Return every record exactly as written.
-- START OF Data records --
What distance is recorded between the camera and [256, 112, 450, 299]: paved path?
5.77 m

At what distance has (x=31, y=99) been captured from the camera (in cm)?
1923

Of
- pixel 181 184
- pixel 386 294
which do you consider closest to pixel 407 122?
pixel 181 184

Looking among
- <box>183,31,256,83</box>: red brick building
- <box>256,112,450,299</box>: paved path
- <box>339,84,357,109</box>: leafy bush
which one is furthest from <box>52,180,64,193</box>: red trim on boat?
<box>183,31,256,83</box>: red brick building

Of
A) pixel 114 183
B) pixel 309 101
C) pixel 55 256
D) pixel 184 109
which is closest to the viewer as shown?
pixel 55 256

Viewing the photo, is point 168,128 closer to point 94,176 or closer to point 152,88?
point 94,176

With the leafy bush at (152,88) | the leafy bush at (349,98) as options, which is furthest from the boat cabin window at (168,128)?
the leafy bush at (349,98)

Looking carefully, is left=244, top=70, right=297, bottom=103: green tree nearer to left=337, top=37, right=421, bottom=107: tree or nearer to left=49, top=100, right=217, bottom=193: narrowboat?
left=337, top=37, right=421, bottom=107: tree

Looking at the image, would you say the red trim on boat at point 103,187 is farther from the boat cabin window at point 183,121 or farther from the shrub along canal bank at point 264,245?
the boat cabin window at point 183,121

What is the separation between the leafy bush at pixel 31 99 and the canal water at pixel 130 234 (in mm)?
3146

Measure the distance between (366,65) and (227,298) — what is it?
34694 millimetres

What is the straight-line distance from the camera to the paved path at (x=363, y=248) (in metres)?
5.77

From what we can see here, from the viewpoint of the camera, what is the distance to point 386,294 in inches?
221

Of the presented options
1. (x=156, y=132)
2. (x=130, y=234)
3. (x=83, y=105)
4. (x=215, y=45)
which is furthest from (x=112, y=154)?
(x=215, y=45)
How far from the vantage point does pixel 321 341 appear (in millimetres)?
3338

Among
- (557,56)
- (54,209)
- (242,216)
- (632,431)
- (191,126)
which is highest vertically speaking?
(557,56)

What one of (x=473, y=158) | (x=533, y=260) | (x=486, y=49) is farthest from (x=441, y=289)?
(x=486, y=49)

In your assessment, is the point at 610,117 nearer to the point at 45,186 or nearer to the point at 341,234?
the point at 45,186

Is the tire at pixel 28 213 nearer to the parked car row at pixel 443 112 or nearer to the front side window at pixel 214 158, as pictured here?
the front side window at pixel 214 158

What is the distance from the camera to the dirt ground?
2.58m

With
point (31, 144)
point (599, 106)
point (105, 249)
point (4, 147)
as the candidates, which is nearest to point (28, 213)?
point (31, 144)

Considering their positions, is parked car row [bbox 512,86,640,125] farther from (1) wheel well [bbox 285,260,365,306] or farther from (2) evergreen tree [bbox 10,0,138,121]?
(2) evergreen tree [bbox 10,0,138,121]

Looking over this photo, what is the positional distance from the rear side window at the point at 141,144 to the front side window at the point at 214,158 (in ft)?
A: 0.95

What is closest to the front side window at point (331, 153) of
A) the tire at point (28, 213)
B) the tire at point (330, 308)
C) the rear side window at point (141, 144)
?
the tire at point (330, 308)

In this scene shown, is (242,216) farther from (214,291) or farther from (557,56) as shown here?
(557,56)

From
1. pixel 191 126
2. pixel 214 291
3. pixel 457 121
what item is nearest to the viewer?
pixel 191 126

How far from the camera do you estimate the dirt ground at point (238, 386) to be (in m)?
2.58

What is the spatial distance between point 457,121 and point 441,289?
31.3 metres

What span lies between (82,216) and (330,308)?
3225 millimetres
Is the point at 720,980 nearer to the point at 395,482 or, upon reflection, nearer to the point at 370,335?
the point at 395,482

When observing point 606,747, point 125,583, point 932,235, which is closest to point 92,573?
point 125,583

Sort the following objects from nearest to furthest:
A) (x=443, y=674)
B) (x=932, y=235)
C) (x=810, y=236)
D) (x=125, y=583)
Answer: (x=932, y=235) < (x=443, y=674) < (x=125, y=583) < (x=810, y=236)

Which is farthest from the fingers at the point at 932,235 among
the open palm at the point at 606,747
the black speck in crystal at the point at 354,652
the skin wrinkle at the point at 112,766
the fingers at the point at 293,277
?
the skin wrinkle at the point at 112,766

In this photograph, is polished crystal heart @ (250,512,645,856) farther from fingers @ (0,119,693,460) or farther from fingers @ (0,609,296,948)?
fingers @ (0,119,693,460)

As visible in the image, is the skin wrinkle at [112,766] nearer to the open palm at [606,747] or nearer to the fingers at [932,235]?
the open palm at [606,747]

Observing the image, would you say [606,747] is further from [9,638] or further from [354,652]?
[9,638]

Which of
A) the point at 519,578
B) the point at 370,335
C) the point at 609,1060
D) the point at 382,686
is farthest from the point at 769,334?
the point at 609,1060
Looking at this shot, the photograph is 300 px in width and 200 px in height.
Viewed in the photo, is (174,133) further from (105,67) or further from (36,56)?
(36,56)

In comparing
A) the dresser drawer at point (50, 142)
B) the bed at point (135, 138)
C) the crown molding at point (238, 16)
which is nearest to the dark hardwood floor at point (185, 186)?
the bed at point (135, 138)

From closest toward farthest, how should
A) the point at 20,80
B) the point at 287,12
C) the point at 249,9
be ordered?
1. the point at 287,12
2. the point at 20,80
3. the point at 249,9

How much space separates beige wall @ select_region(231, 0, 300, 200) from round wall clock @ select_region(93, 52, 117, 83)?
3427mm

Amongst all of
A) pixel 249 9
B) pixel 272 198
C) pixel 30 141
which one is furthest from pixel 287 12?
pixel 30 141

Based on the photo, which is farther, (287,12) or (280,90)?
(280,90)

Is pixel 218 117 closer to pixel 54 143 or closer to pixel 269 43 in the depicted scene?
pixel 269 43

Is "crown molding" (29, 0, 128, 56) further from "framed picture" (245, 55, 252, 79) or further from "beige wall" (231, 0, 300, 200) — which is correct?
-- END OF Data records --
* [Response to the task]
What distance is recorded between the camera and [256, 112, 450, 299]: paved path?
5.77 m

At what distance has (x=31, y=99) been captured from the camera (in cm)?
1923

Of
- pixel 181 184
- pixel 386 294
which do you consider closest to pixel 407 122?
pixel 181 184

Looking among
- <box>183,31,256,83</box>: red brick building
- <box>256,112,450,299</box>: paved path
- <box>339,84,357,109</box>: leafy bush
which one is furthest from <box>52,180,64,193</box>: red trim on boat?
<box>183,31,256,83</box>: red brick building

Of
A) pixel 114 183
B) pixel 309 101
C) pixel 55 256
D) pixel 184 109
which is closest to the viewer as shown?
pixel 55 256

Viewing the photo, is point 168,128 closer to point 94,176 or closer to point 152,88?
point 94,176

With the leafy bush at (152,88) | the leafy bush at (349,98) as options, which is furthest from the boat cabin window at (168,128)?
the leafy bush at (349,98)

Looking carefully, is left=244, top=70, right=297, bottom=103: green tree nearer to left=337, top=37, right=421, bottom=107: tree or nearer to left=49, top=100, right=217, bottom=193: narrowboat?
left=337, top=37, right=421, bottom=107: tree

Looking at the image, would you say the red trim on boat at point 103,187 is farther from the boat cabin window at point 183,121 or farther from the shrub along canal bank at point 264,245?
the boat cabin window at point 183,121

What is the separation between the leafy bush at pixel 31 99 and the canal water at pixel 130 234 (in mm)?
3146

Measure the distance between (366,65) and (227,298) — what is it?
34694 millimetres

What is the straight-line distance from the camera to the paved path at (x=363, y=248) (in metres)?
5.77

From what we can see here, from the viewpoint of the camera, what is the distance to point 386,294 in inches?
221

Of the presented options
1. (x=156, y=132)
2. (x=130, y=234)
3. (x=83, y=105)
4. (x=215, y=45)
which is furthest from (x=112, y=154)?
(x=215, y=45)
How far from the vantage point does pixel 321 341 appear (in millimetres)?
3338

Among
- (557,56)
- (54,209)
- (242,216)
- (632,431)
- (191,126)
which is highest vertically speaking?
(557,56)

What one of (x=473, y=158) | (x=533, y=260) | (x=486, y=49) is farthest from (x=441, y=289)?
(x=486, y=49)

In your assessment, is the point at 610,117 nearer to the point at 45,186 or nearer to the point at 341,234?
the point at 45,186

Is the tire at pixel 28 213 nearer to the parked car row at pixel 443 112 or nearer to the front side window at pixel 214 158, as pictured here?
the front side window at pixel 214 158

What is the distance from the camera to the dirt ground?
2.58m

With
point (31, 144)
point (599, 106)
point (105, 249)
point (4, 147)
as the candidates, which is nearest to point (28, 213)?
point (31, 144)

Considering their positions, is parked car row [bbox 512,86,640,125] farther from (1) wheel well [bbox 285,260,365,306] or farther from (2) evergreen tree [bbox 10,0,138,121]?
(2) evergreen tree [bbox 10,0,138,121]

Looking over this photo, what is the positional distance from the rear side window at the point at 141,144 to the front side window at the point at 214,158 (in ft)?
A: 0.95

What is closest to the front side window at point (331, 153) of
A) the tire at point (28, 213)
B) the tire at point (330, 308)
C) the rear side window at point (141, 144)
?
the tire at point (330, 308)

In this scene shown, is (242,216) farther from (214,291) or farther from (557,56) as shown here?
(557,56)

From
1. pixel 191 126
2. pixel 214 291
3. pixel 457 121
what item is nearest to the viewer?
pixel 191 126

How far from the camera do you estimate the dirt ground at point (238, 386) to be (in m)?
2.58

What is the spatial distance between point 457,121 and point 441,289?
31.3 metres

What span lies between (82,216) and (330,308)?
3225 millimetres
Is the point at 720,980 nearer to the point at 395,482 or, upon reflection, nearer to the point at 370,335?
the point at 395,482

When observing point 606,747, point 125,583, point 932,235, which is closest to point 92,573?
point 125,583

Sort the following objects from nearest to furthest:
A) (x=443, y=674)
B) (x=932, y=235)
C) (x=810, y=236)
D) (x=125, y=583)
Answer: (x=932, y=235) < (x=443, y=674) < (x=125, y=583) < (x=810, y=236)

Which is farthest from the fingers at the point at 932,235 among
the open palm at the point at 606,747
the black speck in crystal at the point at 354,652
the skin wrinkle at the point at 112,766
the fingers at the point at 293,277
?
the skin wrinkle at the point at 112,766

In this photograph, is polished crystal heart @ (250,512,645,856) farther from fingers @ (0,119,693,460) or farther from fingers @ (0,609,296,948)?
fingers @ (0,119,693,460)

As visible in the image, is the skin wrinkle at [112,766] nearer to the open palm at [606,747] or nearer to the fingers at [932,235]?
the open palm at [606,747]

Observing the image, would you say [606,747] is further from [9,638] or further from [354,652]?
[9,638]

Which of
A) the point at 519,578
B) the point at 370,335
C) the point at 609,1060
D) the point at 382,686
is farthest from the point at 769,334?
the point at 609,1060
Looking at this shot, the photograph is 300 px in width and 200 px in height.
Viewed in the photo, is (174,133) further from (105,67) or further from (36,56)?
(36,56)

In comparing
A) the dresser drawer at point (50, 142)
B) the bed at point (135, 138)
C) the crown molding at point (238, 16)
which is nearest to the dark hardwood floor at point (185, 186)?
the bed at point (135, 138)

From closest toward farthest, how should
A) the point at 20,80
B) the point at 287,12
C) the point at 249,9
be ordered?
1. the point at 287,12
2. the point at 20,80
3. the point at 249,9

How much space separates beige wall @ select_region(231, 0, 300, 200) from round wall clock @ select_region(93, 52, 117, 83)?
3427mm

Amongst all of
A) pixel 249 9
B) pixel 272 198
C) pixel 30 141
which one is furthest from pixel 287 12?
pixel 30 141

Based on the photo, which is farther, (287,12) or (280,90)?
(280,90)

Is pixel 218 117 closer to pixel 54 143 or closer to pixel 269 43 in the depicted scene?
pixel 269 43

Is "crown molding" (29, 0, 128, 56) further from "framed picture" (245, 55, 252, 79) or further from "beige wall" (231, 0, 300, 200) — which is correct?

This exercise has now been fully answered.